§ **Given text**:
-- BEGIN --

The opinions expressed below are my own and do not necessarily represent those of Visdom Investment Group, LLC.
It’s a dip-buyer’s world.
And we all just live in it. The surprise bombing of three Iranian nuclear sites by the United States woulda coulda shoulda sent investors into a risk-off frenzy and shocked capital markets when they opened today. This didn’t happen. There was *some* selling in overnight S&P 500 futures and oil jumped higher and gold climbed and Treasury yields dropped, but all the moves were small. As the day began and proceeded, most of the initial reactions unwound completely. A midday report that Iran launched missiles at a US base in Qatar send the S&P down quickly but the dip lasted maybe 15 minutes before the bounce repaired all the damage and then some. The S&P printed intraday highs a couple of hours later and crude oil ended up finishing *down* on the session, dropping more than 6%! Capital flow was somewhat elevated at 112% today so plenty of capital was in motion, adjusting to all these developments.

-- END --

§ **Short exercise 1**: According to the market commentary, why was plenty of capital in motion that day?
§ **Short exercise 2**: Pick out every line of the listing that contains the string "neck".
The market commentary and the listing come from unrelated sources.

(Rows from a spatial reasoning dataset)
-- BEGIN --

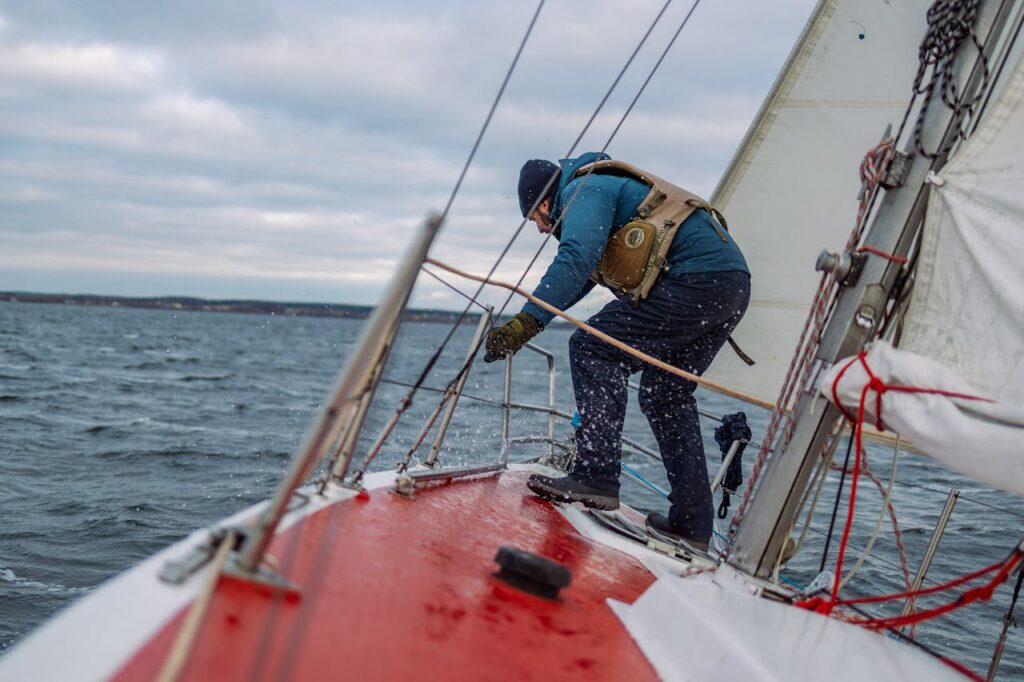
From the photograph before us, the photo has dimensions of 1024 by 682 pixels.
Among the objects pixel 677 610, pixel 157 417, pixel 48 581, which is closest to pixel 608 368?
pixel 677 610

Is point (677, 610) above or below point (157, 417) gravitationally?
above

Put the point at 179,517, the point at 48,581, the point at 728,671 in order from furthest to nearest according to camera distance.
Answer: the point at 179,517 → the point at 48,581 → the point at 728,671

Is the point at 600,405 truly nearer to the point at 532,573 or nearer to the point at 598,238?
the point at 598,238

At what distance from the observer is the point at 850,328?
2.52 m

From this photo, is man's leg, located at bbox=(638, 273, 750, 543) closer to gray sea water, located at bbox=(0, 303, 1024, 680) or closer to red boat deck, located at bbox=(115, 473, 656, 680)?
gray sea water, located at bbox=(0, 303, 1024, 680)

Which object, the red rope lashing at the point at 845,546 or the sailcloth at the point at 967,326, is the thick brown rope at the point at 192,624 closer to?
the red rope lashing at the point at 845,546

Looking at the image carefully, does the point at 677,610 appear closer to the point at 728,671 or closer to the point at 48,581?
→ the point at 728,671

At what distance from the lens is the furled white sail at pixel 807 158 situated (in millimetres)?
3771

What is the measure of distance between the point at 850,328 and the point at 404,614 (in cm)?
149

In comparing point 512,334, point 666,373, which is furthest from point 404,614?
point 666,373

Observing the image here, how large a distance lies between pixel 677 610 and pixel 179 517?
169 inches

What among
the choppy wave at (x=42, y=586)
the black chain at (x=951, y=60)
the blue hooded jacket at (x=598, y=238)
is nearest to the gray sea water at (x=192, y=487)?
the choppy wave at (x=42, y=586)

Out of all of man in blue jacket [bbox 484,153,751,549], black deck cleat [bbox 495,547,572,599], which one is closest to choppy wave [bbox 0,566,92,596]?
man in blue jacket [bbox 484,153,751,549]

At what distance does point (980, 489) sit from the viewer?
8.27 meters
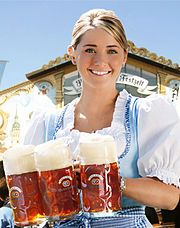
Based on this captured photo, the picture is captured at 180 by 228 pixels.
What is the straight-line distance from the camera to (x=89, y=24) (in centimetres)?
117

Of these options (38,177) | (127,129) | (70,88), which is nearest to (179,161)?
(127,129)

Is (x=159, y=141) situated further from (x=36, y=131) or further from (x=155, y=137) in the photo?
(x=36, y=131)

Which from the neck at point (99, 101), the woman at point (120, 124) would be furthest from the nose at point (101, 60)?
the neck at point (99, 101)

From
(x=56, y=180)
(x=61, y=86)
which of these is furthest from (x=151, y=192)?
(x=61, y=86)

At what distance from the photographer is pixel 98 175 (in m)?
0.80

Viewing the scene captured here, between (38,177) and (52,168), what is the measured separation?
6cm

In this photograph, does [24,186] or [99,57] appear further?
[99,57]

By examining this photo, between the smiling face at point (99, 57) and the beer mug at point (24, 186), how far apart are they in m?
0.45

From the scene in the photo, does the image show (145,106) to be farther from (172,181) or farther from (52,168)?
(52,168)

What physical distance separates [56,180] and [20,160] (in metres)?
0.12

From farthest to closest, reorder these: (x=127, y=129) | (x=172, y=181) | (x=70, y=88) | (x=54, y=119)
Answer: (x=70, y=88)
(x=54, y=119)
(x=127, y=129)
(x=172, y=181)

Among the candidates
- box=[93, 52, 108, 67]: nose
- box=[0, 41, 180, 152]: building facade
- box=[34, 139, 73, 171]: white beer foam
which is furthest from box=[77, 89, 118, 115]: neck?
box=[0, 41, 180, 152]: building facade

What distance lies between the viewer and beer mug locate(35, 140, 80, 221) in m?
0.81

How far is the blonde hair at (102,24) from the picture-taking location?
3.76 feet
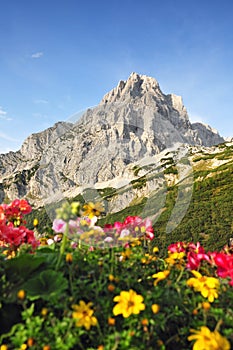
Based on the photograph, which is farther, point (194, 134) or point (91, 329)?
point (194, 134)

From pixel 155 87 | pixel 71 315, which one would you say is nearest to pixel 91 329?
pixel 71 315

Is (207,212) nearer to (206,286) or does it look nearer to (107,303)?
(206,286)

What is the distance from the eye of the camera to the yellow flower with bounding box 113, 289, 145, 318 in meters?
1.74

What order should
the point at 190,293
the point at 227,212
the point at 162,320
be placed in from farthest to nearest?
the point at 227,212 → the point at 190,293 → the point at 162,320

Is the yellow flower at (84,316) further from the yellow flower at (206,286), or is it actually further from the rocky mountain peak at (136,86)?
the rocky mountain peak at (136,86)

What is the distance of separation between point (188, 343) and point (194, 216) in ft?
184

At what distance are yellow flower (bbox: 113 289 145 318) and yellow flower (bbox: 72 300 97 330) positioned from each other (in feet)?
0.44

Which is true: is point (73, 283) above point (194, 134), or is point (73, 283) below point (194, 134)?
below

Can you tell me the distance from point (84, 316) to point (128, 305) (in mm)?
248

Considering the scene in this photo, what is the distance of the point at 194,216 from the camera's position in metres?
56.1

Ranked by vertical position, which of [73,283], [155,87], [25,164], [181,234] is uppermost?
[155,87]

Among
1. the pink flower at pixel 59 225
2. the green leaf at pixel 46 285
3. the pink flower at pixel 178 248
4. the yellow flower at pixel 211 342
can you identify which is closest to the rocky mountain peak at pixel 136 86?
the pink flower at pixel 178 248

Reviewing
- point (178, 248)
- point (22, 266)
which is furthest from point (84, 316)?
point (178, 248)

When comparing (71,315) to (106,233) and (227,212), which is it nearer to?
(106,233)
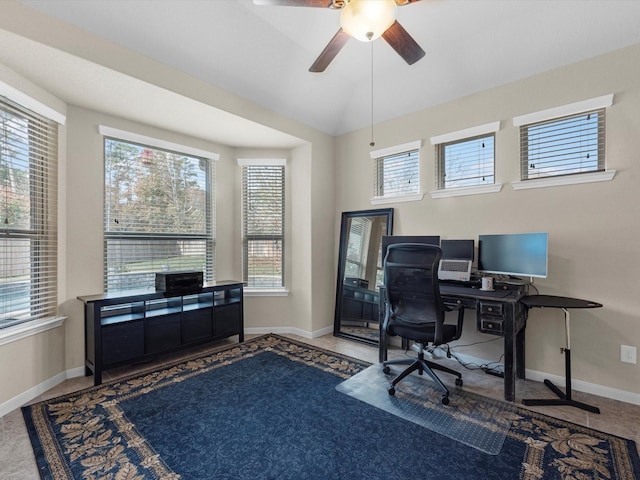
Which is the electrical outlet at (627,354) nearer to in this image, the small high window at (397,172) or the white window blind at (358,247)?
the small high window at (397,172)

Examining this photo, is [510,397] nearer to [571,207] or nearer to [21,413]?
[571,207]

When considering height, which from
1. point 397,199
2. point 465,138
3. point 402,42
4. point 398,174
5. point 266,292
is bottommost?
point 266,292

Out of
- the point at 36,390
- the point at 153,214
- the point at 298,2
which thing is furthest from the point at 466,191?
the point at 36,390

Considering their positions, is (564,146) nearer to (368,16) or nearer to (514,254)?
(514,254)

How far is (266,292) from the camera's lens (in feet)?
14.4

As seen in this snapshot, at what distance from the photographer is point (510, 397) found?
2518mm

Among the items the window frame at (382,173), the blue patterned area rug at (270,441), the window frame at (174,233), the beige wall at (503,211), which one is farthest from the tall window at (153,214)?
the window frame at (382,173)

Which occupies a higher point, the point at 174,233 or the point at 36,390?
the point at 174,233

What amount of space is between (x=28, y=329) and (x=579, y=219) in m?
4.71

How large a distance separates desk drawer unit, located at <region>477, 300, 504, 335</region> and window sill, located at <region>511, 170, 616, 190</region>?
1.21 metres

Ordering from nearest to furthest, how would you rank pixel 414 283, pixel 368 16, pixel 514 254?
pixel 368 16
pixel 414 283
pixel 514 254

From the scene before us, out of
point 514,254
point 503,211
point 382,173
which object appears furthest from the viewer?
point 382,173

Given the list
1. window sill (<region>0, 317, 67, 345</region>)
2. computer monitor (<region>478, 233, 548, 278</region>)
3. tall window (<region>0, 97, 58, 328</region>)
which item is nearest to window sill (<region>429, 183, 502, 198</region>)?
computer monitor (<region>478, 233, 548, 278</region>)

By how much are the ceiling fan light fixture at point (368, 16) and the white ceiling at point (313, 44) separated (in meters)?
1.27
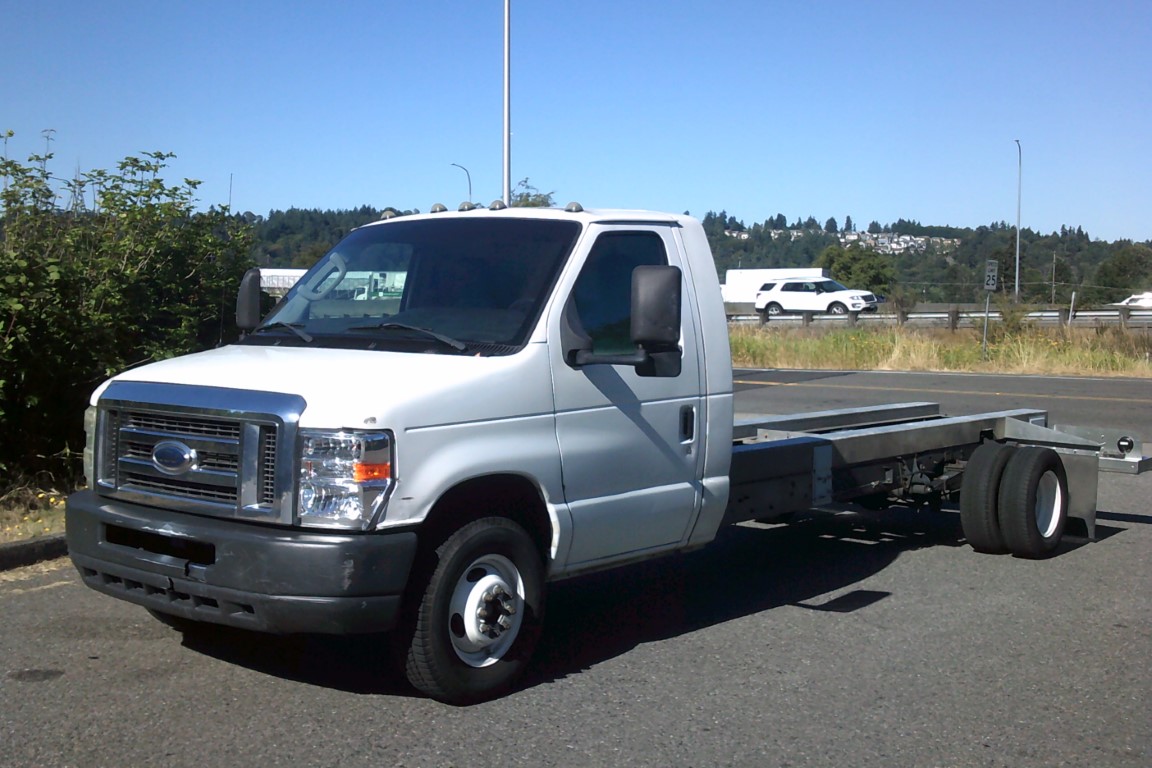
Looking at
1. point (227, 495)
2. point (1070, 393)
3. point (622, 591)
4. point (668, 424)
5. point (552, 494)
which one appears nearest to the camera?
point (227, 495)

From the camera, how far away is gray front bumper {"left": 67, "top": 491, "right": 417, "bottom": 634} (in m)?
4.70

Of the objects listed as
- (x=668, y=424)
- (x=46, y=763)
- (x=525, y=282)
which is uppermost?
(x=525, y=282)

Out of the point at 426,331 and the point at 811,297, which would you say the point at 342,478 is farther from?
the point at 811,297

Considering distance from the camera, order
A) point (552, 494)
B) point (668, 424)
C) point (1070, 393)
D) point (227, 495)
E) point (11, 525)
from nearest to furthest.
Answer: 1. point (227, 495)
2. point (552, 494)
3. point (668, 424)
4. point (11, 525)
5. point (1070, 393)

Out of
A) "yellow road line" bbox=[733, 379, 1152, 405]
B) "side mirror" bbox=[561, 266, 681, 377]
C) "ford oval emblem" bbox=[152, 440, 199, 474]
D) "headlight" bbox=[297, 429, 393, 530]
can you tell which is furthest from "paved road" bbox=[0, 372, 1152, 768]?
"yellow road line" bbox=[733, 379, 1152, 405]

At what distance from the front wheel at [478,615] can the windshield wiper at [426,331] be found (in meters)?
0.76

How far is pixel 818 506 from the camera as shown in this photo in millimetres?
7465

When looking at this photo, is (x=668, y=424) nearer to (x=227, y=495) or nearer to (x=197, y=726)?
(x=227, y=495)

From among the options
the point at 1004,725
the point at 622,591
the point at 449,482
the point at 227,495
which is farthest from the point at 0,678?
the point at 1004,725

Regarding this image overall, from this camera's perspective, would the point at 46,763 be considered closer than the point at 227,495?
Yes

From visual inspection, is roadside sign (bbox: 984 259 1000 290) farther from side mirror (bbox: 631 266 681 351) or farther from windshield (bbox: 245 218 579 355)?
side mirror (bbox: 631 266 681 351)

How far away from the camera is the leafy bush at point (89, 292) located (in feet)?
28.1

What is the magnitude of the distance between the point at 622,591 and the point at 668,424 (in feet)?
5.71

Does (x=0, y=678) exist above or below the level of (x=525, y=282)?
below
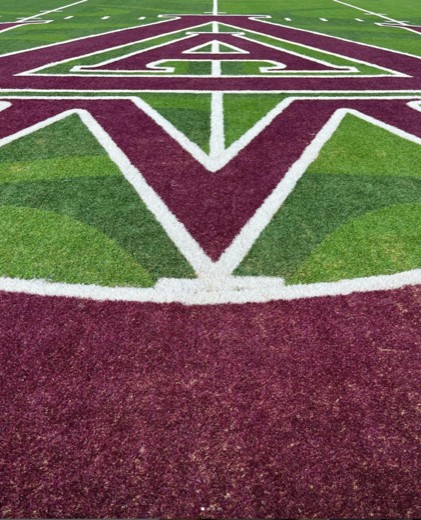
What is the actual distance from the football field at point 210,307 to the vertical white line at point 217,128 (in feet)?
0.20

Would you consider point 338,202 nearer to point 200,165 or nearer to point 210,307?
point 200,165

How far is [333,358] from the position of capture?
290 cm

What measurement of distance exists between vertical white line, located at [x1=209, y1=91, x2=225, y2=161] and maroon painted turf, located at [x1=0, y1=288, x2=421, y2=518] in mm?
2942

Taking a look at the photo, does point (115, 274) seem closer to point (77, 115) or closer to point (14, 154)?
point (14, 154)

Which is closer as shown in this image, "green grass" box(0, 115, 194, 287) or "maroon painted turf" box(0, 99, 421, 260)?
"green grass" box(0, 115, 194, 287)

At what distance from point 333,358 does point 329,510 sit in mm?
970

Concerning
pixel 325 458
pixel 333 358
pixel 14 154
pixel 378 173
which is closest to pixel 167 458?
pixel 325 458

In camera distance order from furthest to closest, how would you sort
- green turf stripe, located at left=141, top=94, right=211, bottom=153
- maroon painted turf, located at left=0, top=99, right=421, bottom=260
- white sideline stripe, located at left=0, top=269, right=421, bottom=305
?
1. green turf stripe, located at left=141, top=94, right=211, bottom=153
2. maroon painted turf, located at left=0, top=99, right=421, bottom=260
3. white sideline stripe, located at left=0, top=269, right=421, bottom=305

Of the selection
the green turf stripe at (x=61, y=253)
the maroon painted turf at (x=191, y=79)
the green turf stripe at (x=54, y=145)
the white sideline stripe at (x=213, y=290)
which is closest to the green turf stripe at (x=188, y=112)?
the maroon painted turf at (x=191, y=79)

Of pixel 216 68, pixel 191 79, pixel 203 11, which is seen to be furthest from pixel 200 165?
pixel 203 11

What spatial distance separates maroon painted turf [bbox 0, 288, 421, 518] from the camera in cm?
218

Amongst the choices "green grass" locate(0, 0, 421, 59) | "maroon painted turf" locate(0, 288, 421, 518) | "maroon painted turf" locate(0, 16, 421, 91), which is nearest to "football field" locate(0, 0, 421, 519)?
"maroon painted turf" locate(0, 288, 421, 518)

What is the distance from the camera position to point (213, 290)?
347cm

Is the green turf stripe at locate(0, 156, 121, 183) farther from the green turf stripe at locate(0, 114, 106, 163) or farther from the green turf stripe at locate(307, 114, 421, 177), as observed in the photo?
the green turf stripe at locate(307, 114, 421, 177)
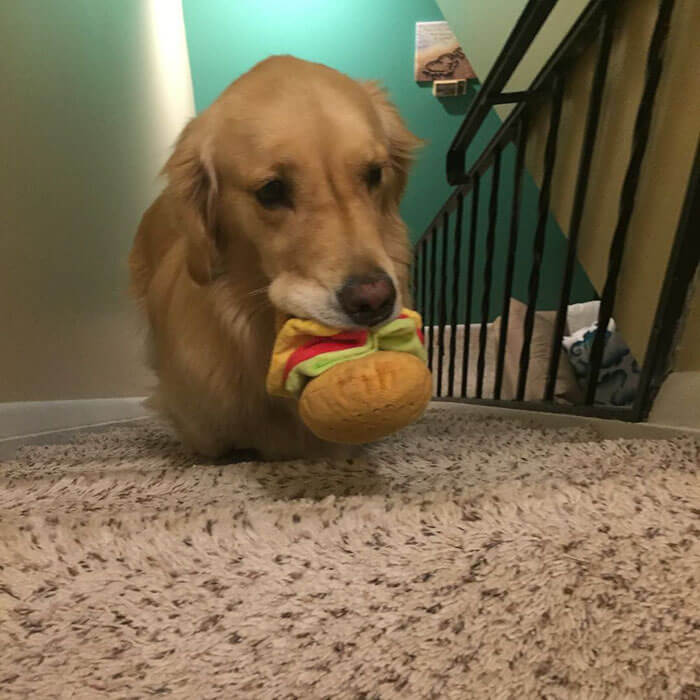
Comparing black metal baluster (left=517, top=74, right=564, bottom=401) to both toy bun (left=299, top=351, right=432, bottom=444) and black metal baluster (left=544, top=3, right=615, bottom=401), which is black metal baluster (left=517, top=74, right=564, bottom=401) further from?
toy bun (left=299, top=351, right=432, bottom=444)

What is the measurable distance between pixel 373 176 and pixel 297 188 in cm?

-- END --

§ **Task output 1**: Capital flow was somewhat elevated at 112% that day, so plenty of capital was in motion as markets adjusted to the developments.

§ **Task output 2**:
Which from the neck at point (99, 101), the woman at point (120, 124) would be furthest from the nose at point (101, 60)?
the neck at point (99, 101)
which is furthest from box=[77, 89, 118, 115]: neck?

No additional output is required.